* **WHAT THE TASK REQUIRES**
Reproduce the passage below on transparency in AI model development, word for word and in full.

* **SUPPLIED PASSAGE**
To promote transparency, on a practical level, we need to demand the addition of learning feedback loop built into development lifecycles, where feedback requirements for tracking and reporting of all models' performance, including errors and near misses, are identified, documented, and broadcasted. Moreover, providing an independent review of the models' purpose, proposed analytic methods, anticipated variables, and intended use is also needed to illustrate and enforce transparency.
🌝 Example: Requesting clear explanations of how AI algorithms are trained and how they reach conclusions to avoid biased decision-making.

* **GIVEN DATA**
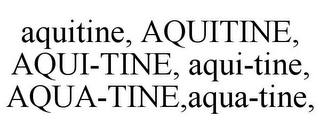 aquitine, AQUITINE, AQUI-TINE, aqui-tine, AQUA-TINE,aqua-tine,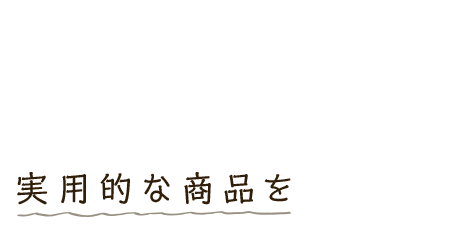 実用的な商品を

* **EXERCISE RESULT**
To promote transparency, on a practical level, we need to demand the addition of learning feedback loop built into development lifecycles, where feedback requirements for tracking and reporting of all models' performance, including errors and near misses, are identified, documented, and broadcasted. Moreover, providing an independent review of the models' purpose, proposed analytic methods, anticipated variables, and intended use is also needed to illustrate and enforce transparency.
🌝 Example: Requesting clear explanations of how AI algorithms are trained and how they reach conclusions to avoid biased decision-making.